"I'm afraid, now that I think of it," said Adela, "that there is no train until so late an hour that you would have very little time left on your arrival to talk with my brother before the hour at which he himself might have determined to start for home. It's true that you might induce him to remain till the evening."
"Dear me! I shouldn't like to do that. It might be very inconvenient for him. Besides I shouldn't have time. And then I always like to see a man in his own home—or in my own home; a man, that is, whom I have any regard for—and I have a very great regard for your brother, Miss Moore. When men meet at a half-way house, neither feels at his ease.
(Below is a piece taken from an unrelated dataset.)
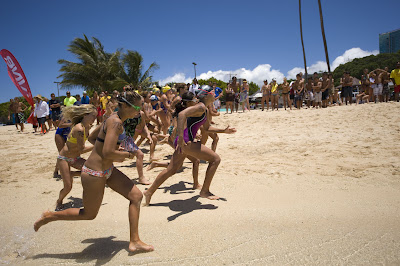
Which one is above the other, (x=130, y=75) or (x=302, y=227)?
(x=130, y=75)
And then this is such an uncommonly pretty place of yours," pursued Ludlow, looking about him.
"Yes, it's a very pretty place," said Adela.
Ludlow got up and walked to the window. "I want to look at your view," said he. "A lovely view it is. You're a happy woman, Miss Moore, to live before such a prospect."
"Yes, if pretty scenery can make one happy, I ought to be happy." And Adela was glad to regain her feet and stand on the other side of the table, before the window.
"Don't you think it can?" asked Ludlow turning around. "I don't know, though, perhaps it can't. Ugly sights can't make you unhappy, necessarily. I've been working for a year in one of the narrowest, darkest, dirtiest, and busiest streets in New York, with rusty bricks and muddy gutters for scenery. But I think I can hardly set up to be miserable. I wish I could. It might be a claim on your favor." As he said these words, he stood leaning against the window shutter, without the curtain, with folded arms. The morning light covered his face, and, mingled with that of his broad laugh, showed Adela that it was a very pleasant face.
"Whatever else he may be," she said to herself as she stood within the shade of the other curtain, playing with the paper-knife which she had plucked from the table. "I think he is honest. I am afraid he isn't a gentleman—but he is not a simpleton." She met his eye frankly for a moment. "What do you want of my favor?" she asked, with an abruptness of which she was acutely conscious. "Does he wish to make friends," she pursued, "or does he merely wish to pay me a vulgar compliment? There is bad taste, perhaps, in either case, but especially in the latter." Meanwhile her visitor had already answered her.
"What do I want of your favor? Why, I want to make the most of it." And Ludlow blushed at his own audacity.
Adela, however, kept her color. "I'm afraid it will need all your pulling and stretching," she said, with a little laugh.
"All right. I'm great at pulling and stretching," said Ludlow, with a deepening of his great masculine blush, and a broad laugh to match it.